<h2>June 18-22, 2018 / Exoplanets.org Work</h2>
<i>Peter Forshay</i>

Import the necessary Python libraries to start.

In [1]:
from astropy.coordinates import SkyCoord
import astropy.units as u
import os
import pandas as pd
import sqlite3

<h3>Getting Data</h3>
Set up some global variables with important filenames.  CSV files are available to download from each of the three main sites I used (Exoplanets.org, the NASA Exoplanet Archive, and Exoplanet.eu).  I included only confirmed planets with each CSV request.  Save these files as you like and update the file paths here.

In [2]:
EOD_PATH = "exoplanets.csv"
EU_PATH = "exoplanet_eu_catalog.csv"
ARC_PATH = "nasa_archive_confirmed.csv"

Use Panda's built-in 'read_csv' function to read the CSV files into DataFrames.  The NASA Archive file begins with several rows of column definitions, all commented with '#'.

In [3]:
EOD_FRAME = pd.read_csv(EOD_PATH, dtype="str")
EU_FRAME = pd.read_csv(EU_PATH)
ARC_FRAME = pd.read_csv(ARC_PATH, comment='#')
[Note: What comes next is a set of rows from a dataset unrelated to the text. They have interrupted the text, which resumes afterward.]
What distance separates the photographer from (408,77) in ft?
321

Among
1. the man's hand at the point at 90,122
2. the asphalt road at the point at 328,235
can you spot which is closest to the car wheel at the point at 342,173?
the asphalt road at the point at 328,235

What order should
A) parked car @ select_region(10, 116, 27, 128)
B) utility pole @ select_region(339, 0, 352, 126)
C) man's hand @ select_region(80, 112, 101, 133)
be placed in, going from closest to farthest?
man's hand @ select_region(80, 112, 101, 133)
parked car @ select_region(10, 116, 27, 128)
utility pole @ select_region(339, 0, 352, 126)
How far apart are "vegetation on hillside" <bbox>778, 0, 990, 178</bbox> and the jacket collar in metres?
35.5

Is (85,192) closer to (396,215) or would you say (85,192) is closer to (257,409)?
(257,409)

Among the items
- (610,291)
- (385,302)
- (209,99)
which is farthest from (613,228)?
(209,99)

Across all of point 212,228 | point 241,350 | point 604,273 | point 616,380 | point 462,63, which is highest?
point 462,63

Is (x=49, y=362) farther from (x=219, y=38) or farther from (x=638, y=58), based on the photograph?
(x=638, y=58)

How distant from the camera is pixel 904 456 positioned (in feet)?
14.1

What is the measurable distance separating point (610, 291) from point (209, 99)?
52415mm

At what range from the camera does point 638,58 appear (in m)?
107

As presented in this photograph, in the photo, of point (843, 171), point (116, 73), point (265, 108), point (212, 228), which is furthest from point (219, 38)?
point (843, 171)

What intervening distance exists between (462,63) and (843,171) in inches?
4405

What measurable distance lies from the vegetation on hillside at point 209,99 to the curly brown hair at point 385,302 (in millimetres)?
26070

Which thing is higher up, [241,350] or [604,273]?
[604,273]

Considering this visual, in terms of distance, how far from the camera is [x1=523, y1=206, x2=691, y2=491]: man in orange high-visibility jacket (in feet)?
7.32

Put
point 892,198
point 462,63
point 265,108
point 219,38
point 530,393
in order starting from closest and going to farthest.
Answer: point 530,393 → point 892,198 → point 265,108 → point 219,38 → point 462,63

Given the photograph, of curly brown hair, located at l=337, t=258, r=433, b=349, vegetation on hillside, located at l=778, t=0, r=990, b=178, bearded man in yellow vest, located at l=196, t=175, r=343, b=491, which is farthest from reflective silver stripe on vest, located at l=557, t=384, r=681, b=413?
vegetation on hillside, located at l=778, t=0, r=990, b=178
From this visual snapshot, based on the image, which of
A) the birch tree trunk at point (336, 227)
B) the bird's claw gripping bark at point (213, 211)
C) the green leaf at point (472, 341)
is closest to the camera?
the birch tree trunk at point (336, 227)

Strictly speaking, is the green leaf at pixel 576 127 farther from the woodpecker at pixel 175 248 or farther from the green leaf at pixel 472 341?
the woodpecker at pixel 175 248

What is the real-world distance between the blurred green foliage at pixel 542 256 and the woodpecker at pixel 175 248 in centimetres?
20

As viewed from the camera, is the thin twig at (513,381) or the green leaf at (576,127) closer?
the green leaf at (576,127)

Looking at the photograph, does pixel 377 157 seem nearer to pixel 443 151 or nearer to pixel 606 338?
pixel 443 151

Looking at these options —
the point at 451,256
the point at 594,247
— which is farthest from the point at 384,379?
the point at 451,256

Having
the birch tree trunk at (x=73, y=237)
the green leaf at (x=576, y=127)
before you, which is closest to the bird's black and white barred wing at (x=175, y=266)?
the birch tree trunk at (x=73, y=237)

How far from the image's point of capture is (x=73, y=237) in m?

It'll be a lot easier to examine our results in a SQLite file, as opposed to more CSV's.

In [4]:
def create_sqlite_file():
    """
    Create and connect to a new SQLite database file.
    """
    
    # Provide a filename and erase any pre-existing
    # stale file.
    filename = "exoplanet_tables.db"
    if os.path.isfile(filename):
        os.remove(filename)
    
    conn = sqlite3.connect(filename)
    
    return conn

Connect to our SQLite database and write our first table with the full EOD contents.

In [5]:
CONN = create_sqlite_file()
EOD_FRAME.to_sql("EOD", CONN)

<h3>Identify Exoplanets Already Entered in EOD</h3>
Since we're trying to compare the EOD contents with those of other archives, we'll want to aggregate all the names of exoplanets already present in the EOD.

In [6]:
def get_all_eod_names(eod_frame):
    """
    Collect target names from all possible name fields in
    the EOD contents.
    
    :param eod_frame:  The current EOD contents.
    :type eod_frame:  Pandas.DataFrame
    """
    
    name_fields = ["NAME",
                   "OTHERNAME",
                   "JSNAME",
                   "EANAME",
                   "CPSNAME",
                   "SMENAME",
                   "TABLENAME",
                   "SIMBADNAME",
                   "ETDNAME"]
    all_names = []
    
    for field in name_fields:
        
        # Some of these fields may be defunct.  If confirmed, list
        # can be trimmed and 'try' removed.
        try:
            all_names.extend(eod_frame[field].tolist())
        except KeyError:
            continue
            
    # Filter out any None entries and return the unique list.
    all_names = filter(None, all_names)
    return list(set(all_names))

In [7]:
EOD_NAMES = get_all_eod_names(EOD_FRAME)

We also have a list of exoplanets we wish to exclude in a text file.  We can add these exoplanets to our current list and pretend these are already present in EOD to exclude them from any missing entry searches.

In [8]:
def read_skip_planets_txt(path):
    """
    Read a text file containing exoplanet names to omit
    from EOD.
    
    :param path:  File path to the text file.
    :type path:  str
    """
    
    skip = []
    
    with open(path, 'r') as skipfile:
        for line in skipfile:
            skip.append(line.strip())
            
    return skip

In [9]:
SKIP_PATH = "skip_planets.txt"
EOD_NAMES.extend(read_skip_planets_txt(SKIP_PATH))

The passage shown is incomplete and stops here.